Determine regression basis functions

The procedure for determining an appropriate collection of regression basis functions is closely related to the problem of active input identification. Again, this is a model selection problem where we now have a reduced set of possible basis functions, all of which now only involve the active inputs. We apply the same methods as above, only this time removing or adding single regression terms in order to arrive at an appropriate and parsimonious representation for the simulator output.

Estimate emulator regression coefficients

The next stage is to quantify beliefs about the emulator coefficients \(\beta\). We obtain values for these prior quantities by fitting the mean function that we have determined in the previous stages to the observed simulator runs to obtain estimates and associated uncertainty statements about the coefficients \(\beta\).

There are a variety of ways in which we could fit the mean function to obtain the estimates \(\hat{\beta}\). If we lack any insight into the nature of the correlation structure of the residual process and our design points are well-separated then we could fit the regression model using ordinary least squares (OLS). Alternatively, if we have information about the correlation function and its parameter values then more appropriate estimates could be obtained by using this information and fitting by generalised least squares (GLS). We might use an iterative approach to estimate both the regression coefficients and the correlation function hyperparameters.

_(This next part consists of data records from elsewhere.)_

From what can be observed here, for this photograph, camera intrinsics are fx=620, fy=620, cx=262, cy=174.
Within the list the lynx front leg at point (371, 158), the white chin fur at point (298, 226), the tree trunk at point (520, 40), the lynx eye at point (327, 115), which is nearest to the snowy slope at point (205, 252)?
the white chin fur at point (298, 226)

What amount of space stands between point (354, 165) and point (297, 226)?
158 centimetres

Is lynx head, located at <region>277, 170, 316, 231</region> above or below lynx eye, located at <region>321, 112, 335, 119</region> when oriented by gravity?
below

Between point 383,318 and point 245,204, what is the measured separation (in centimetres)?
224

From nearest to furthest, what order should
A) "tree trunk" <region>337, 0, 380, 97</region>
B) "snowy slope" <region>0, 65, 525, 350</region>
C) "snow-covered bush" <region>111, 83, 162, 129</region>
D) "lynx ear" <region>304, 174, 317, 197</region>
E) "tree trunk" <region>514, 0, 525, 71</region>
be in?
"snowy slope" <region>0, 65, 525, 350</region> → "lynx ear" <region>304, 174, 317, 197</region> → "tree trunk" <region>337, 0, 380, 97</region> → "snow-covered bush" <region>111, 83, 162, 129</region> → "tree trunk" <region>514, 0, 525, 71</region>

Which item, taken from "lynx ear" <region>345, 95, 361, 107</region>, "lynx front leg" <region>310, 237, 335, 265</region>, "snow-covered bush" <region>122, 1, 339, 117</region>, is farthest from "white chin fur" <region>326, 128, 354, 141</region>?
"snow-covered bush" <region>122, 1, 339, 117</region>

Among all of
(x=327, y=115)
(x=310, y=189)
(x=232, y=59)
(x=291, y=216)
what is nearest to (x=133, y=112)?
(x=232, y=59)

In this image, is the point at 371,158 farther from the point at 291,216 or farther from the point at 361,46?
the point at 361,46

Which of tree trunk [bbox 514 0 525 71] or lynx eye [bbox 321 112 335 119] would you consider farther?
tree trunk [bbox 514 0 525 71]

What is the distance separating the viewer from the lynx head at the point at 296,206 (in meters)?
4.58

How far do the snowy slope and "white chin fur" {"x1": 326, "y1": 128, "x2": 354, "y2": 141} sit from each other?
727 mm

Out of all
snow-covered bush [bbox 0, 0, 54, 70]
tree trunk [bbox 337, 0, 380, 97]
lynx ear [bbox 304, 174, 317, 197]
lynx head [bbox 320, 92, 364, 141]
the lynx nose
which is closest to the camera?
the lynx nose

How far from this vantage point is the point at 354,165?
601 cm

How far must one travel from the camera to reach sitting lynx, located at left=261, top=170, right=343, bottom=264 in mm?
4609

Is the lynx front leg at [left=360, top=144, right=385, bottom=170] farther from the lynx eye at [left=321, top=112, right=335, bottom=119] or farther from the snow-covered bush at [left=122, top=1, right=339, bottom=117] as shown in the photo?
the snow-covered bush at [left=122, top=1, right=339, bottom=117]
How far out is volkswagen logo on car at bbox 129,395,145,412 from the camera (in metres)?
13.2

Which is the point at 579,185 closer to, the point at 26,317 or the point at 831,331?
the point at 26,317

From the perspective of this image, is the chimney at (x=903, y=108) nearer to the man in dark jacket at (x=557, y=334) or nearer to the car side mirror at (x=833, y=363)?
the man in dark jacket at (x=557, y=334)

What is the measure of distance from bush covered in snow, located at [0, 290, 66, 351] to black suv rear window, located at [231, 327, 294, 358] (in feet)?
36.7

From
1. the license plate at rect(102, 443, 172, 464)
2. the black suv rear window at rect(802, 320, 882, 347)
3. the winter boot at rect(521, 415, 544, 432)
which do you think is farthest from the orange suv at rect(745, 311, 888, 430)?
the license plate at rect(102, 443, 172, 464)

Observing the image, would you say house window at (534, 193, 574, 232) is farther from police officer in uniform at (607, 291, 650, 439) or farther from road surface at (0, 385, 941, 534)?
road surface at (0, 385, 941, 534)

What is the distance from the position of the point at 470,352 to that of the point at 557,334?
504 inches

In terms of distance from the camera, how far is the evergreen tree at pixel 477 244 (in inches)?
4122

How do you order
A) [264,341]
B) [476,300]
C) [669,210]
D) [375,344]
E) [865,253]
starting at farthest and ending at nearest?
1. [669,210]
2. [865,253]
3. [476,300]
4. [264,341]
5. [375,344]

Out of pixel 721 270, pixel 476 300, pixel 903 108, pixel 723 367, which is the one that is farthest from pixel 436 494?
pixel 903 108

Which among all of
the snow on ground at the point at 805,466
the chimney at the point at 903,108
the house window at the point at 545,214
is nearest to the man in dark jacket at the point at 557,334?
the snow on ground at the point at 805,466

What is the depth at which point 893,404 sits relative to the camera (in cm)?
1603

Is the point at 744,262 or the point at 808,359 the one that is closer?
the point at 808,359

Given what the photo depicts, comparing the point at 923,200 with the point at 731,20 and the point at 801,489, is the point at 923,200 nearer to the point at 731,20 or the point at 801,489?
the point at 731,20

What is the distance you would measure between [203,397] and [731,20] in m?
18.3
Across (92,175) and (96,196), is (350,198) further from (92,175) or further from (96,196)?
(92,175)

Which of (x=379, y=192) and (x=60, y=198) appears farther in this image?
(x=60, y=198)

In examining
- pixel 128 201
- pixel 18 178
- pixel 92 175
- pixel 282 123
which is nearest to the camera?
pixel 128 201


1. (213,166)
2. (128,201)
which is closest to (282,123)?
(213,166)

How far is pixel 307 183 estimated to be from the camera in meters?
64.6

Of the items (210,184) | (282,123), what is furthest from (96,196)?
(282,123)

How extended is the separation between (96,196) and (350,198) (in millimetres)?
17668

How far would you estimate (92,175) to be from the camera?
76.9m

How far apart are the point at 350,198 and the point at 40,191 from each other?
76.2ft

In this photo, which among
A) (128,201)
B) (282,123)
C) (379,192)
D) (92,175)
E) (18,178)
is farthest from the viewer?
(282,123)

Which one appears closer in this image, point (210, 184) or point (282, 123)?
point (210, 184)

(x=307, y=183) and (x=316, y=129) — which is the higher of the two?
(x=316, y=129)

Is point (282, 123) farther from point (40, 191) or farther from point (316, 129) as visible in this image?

The value of \(\textrm{E}[\beta]\) is then taken to be the estimate \(\hat{\beta}\) from the fitting of the regression model and \(\textrm{Var}[\beta]\) is taken to be the variance of the corresponding estimates. With sufficient evaluations in an approximately orthogonal design, the estimation error here is negligible.

Estimate residual process hyperparameters

The final stage is to make assessments for the values of the covariance function hyperparameters \((\sigma^2,\delta)\) in our covariance specifications for the residual process \(w(x)\).

Typically an estimate for \(\sigma^2\) is obtained from fitting the regression model in the form of the residual mean square \(\hat{\sigma}^2\). Estimating correlation function hyperparameters for the emulator residuals can be a more complex task, which is discussed in the alternatives page on estimators of correlation hyperparameters (AltEstimateDelta). A common empirical approach is variogram fitting.

Validation and post-emulation tasks

Given the emulator, we can perform similar diagnostics, validation, and post-emulation tasks as described in the thread for Bayes linear emulation for the core model (ThreadCoreBL).

References

Craig, P. S., Goldstein, M., Seheult, A. H., and Smith, J. A. (1998), “Constructing partial prior specifications for models of complex physical systems,” Applied Statistics, 47, 37-53.